The worst intelligence failure, by far, came in the middle of the Iraq war. North Korea was building a nuclear reactor in Syria, based on the design of its own reactor at Yongbyon. North Korean officials travelled regularly to the site.
Yet the United States was ignorant about it until Meir Dagan, then the head of the Mossad, Israel’s intelligence service, visited President George W. Bush’s national security adviser and dropped photographs of the reactor on his coffee table. It was destroyed by Israel in an airstrike in 2007 after the United States turned down Israeli requests to carry out the strike.
While the CIA long suspected that North Korea was working on a second pathway to a bomb — uranium enrichment — it never found the facilities. Then, last year, a Stanford University scientist was given a tour of a plant, in the middle of the Yongbyon complex, which American satellites monitor constantly. It is not clear why satellite surveillance failed to detect construction on a large scale at the complex.
The failure to pick up signs of turmoil are especially disconcerting for people in South Korea. The South’s capital, Seoul, is only 35 miles from the North Korean border, and the military is on constant alert for a surprise attack.
Yet in the 51 hours from the apparent time of Mr. Kim’s death until the official announcement of it, South Korean officials appeared to detect nothing unusual.
During that time, President Lee Myung-bak traveled to Tokyo, met with the Japanese prime minister, Yoshihiko Noda, returned home and was honored at a party for his 70th birthday.

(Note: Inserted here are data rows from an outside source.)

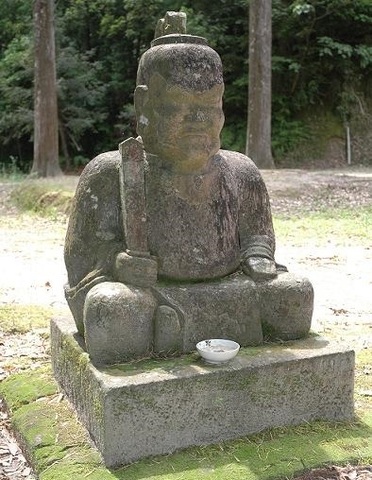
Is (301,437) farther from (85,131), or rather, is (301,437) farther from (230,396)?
(85,131)

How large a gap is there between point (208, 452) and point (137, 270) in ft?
2.94

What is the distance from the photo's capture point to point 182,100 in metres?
3.14

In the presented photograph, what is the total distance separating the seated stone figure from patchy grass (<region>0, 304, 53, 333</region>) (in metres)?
1.90

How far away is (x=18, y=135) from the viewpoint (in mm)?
18906

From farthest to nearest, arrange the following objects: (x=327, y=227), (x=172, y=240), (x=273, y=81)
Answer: (x=273, y=81), (x=327, y=227), (x=172, y=240)

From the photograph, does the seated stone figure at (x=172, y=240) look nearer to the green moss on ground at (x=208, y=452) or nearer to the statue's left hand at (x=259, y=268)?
the statue's left hand at (x=259, y=268)

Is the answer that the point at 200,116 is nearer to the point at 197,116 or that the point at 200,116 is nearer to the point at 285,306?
the point at 197,116

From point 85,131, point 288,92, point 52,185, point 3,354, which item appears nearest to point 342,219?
point 52,185

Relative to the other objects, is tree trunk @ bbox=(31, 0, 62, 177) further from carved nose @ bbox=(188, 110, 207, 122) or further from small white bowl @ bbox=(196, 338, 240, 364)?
small white bowl @ bbox=(196, 338, 240, 364)

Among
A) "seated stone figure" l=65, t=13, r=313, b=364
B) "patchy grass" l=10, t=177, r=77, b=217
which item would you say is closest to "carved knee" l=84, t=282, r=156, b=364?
"seated stone figure" l=65, t=13, r=313, b=364

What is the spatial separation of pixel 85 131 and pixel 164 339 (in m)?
17.5

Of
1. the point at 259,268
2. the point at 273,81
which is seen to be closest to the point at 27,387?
the point at 259,268

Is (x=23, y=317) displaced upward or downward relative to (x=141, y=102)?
downward

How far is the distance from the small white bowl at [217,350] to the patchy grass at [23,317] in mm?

At 10 a.m. local time on Monday, even as North Korean media reported that there would be a “special announcement” at noon, South Korean officials shrugged when asked whether something was afoot. The last time Pyongyang gave advance warning of a special announcement was in 1994, when they reported the death of Mr. Kim’s father, Kim Il-sung, who also died of a heart failure. (South Korea was caught completely off guard by the elder Mr. Kim’s death, which was not disclosed for 22 hours.)
“ ‘Oh, my God!’ was the first word that came to my mind when I saw the North Korean anchorwoman’s black dress and mournful look,” said a government official who monitored the North Korean announcement.
“This shows a big loophole in our intelligence-gathering network on North Korea,” Kwon Seon-taek, an opposition South Korean lawmaker, told reporters.
Kwon Young-se, a ruling party legislator and head of the intelligence committee at the National Assembly, said the National Intelligence Service, the main government spy agency, appeared to have been caught off guard by the North Korean announcement. “We will hold them responsible,” he said.
Mark Landler reported from Washington, and Choe Sang-Hun from Seoul, South Korea. David E. Sanger contributed reporting from Washington.